From the variety of dishes to the neighborhood vibe and focus on interesting quality wines, Matteo’s brings skill and passion together to create delightful memories and beautiful food.
The offerings skew toward modern American comfort food with an Italian twist. Most nights, the specials list is nearly as long as the regular menu. The wine list is long enough to take much of the night to read it. Matt (Matteo) Woolston doesn’t think small, even with a neighborhood restaurant.
Dr. Au’s recommendation of ribs was spot-on. The St. Louis-style baby back ribs were lacquered with an incredible smoky-sweet barbecue sauce. The ribs, tender yet firm, came with a side of perfect hand-cut fries and a simple but marvelous pile of slaw. My wife is a tough critic on coleslaw. There wasn’t a shred of cabbage left on the plate.

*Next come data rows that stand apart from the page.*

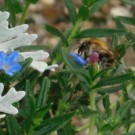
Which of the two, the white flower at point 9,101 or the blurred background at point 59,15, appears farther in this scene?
the blurred background at point 59,15

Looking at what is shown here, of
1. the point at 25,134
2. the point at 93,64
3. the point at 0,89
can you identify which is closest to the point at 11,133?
the point at 25,134

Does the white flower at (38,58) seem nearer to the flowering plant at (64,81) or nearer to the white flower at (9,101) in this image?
the flowering plant at (64,81)

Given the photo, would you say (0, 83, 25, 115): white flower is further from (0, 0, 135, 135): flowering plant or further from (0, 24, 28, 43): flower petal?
(0, 24, 28, 43): flower petal

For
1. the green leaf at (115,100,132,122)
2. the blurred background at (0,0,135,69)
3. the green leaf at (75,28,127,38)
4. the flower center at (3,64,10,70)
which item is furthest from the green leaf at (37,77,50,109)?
the blurred background at (0,0,135,69)

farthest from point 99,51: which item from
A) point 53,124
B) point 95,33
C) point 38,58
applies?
point 53,124

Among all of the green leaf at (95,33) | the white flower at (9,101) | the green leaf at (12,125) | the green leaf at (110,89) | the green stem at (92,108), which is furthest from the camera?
the green leaf at (95,33)

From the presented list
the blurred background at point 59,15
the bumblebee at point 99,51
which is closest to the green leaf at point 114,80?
the bumblebee at point 99,51

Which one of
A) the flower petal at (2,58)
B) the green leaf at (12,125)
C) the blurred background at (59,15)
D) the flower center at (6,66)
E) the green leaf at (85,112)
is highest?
the flower petal at (2,58)

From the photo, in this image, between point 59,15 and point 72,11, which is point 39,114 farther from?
point 59,15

I couldn’t pass on one of my favorite dishes, beef stroganoff. Woolston goes with porcini-crusted sliced filet mignon and wild mushrooms over fettuccine. The gorgeous cream and Madeira sauce is so glossy you can see your reflection.
A busy and effective pizza oven turns out pies rustic and modern. And although pizza is in the name of the place it’s only a small part of the menu. Steer toward the “Stu,” a pie loaded with prosciutto, wild mushrooms, caramelized onions, mozzarella, fontina and arugula.
On top of lunch and dinner and a Saturday brunch featuring an egg-topped “Rise & Shine” pizza, the other focus of Matteo’s is wine. A well-stocked and bustling wine shop features wines from all over the planet at prices across the affordability range. Savvy wine lovers can find single bottles, cases and everything in between.
The shop features an ongoing series of winemaker dinners and tastings that may introduce you to new wines. You can trust Woolston’s cooking to bring out every element of a wine’s profile.
Like all great neighborhood eateries, there’s something for everyone, even kids. Mac and cheese, simple pizzas and a darned good cheeseburger are available every night.
So, whether you’re looking for an upscale date night, an evening of wine exploration or just a quality family meal, you will get what you need at Matteo’s. And you might even run into old friends.